Here are a few numbers from Refinitiv data to confirm our words. The corporation’s profit from the S&P500 index in 2018 increased by 23%. Recall that in that year, the S&P 500 index fell by 6%. In 2019, profit growth was only 1.1%, but the S&P 500 index added 29%. That is, prices in the stock market are completely divorced from reality.

When this was the last time (meaning the value of the forward PE indicator in the region of 18), the market corrected itself quite sharply (this was in late 2017 - early 2018).

Considering how events are developing in 2020 (an armed conflict between the United States and Iran, which entailed, among other things, a sharp increase in oil prices, and hence an increase in the costs of US corporations), one can hardly expect a sharp improvement in the financial results of companies.

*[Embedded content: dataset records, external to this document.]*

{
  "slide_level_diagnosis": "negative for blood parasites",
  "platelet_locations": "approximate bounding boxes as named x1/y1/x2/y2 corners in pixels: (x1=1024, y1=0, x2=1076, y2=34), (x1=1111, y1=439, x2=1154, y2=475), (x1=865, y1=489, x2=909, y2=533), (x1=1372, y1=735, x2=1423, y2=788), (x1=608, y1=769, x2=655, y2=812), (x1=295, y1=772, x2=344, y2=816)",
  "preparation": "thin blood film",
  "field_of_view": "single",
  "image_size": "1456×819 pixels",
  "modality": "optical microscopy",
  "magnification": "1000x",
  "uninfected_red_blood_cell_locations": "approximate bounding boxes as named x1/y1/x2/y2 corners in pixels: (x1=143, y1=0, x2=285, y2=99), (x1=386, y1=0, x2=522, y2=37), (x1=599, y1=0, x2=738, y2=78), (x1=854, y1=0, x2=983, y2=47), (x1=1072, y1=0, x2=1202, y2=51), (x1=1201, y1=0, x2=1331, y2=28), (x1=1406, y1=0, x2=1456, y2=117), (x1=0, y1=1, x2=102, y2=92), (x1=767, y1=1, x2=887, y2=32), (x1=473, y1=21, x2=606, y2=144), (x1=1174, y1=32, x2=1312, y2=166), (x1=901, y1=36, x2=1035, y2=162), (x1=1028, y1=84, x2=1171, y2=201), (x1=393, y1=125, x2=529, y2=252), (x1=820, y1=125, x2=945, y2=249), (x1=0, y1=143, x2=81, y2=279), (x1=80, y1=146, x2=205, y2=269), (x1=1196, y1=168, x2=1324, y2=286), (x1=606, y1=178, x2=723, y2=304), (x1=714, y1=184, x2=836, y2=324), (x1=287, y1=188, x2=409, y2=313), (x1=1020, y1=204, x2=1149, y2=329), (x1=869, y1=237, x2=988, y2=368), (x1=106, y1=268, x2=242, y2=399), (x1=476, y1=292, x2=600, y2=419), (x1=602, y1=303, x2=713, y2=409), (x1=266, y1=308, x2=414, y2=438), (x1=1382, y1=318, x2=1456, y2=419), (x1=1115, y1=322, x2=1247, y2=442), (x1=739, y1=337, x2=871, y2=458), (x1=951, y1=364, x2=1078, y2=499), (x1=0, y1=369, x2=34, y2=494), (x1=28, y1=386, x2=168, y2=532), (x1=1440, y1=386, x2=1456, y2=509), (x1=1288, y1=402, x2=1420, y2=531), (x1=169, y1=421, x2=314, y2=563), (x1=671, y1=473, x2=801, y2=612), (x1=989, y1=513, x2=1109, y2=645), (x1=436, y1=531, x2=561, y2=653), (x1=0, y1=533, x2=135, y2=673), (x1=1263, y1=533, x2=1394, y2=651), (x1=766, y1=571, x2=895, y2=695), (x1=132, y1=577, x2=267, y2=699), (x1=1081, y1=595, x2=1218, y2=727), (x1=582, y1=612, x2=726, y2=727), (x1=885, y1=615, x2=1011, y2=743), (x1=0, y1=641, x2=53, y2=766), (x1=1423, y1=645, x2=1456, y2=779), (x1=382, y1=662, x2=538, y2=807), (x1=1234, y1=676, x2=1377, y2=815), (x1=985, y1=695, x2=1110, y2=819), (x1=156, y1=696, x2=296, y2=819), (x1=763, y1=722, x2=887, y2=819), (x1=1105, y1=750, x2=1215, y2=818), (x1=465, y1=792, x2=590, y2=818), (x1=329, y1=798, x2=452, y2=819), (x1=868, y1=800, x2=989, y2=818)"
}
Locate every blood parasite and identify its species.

Recall that we consider 2019 the last year of unjustified growth in the US stock market. Already in 2020, it will begin to be corrected. And the scale of correction is from 50% and higher. Given that in recent years, shares of technology companies in the US stock market have grown by an average of 7-8 times (and some issuers have shown growth of 10 or even 20 times), the US stock market will no doubt become the object of massive sales. We recommend participating in this process, selling both the market as a whole (Nasdaq index) and the shares of individual issuers (Apple, Microsoft, Alphabet, Oracle, etc.).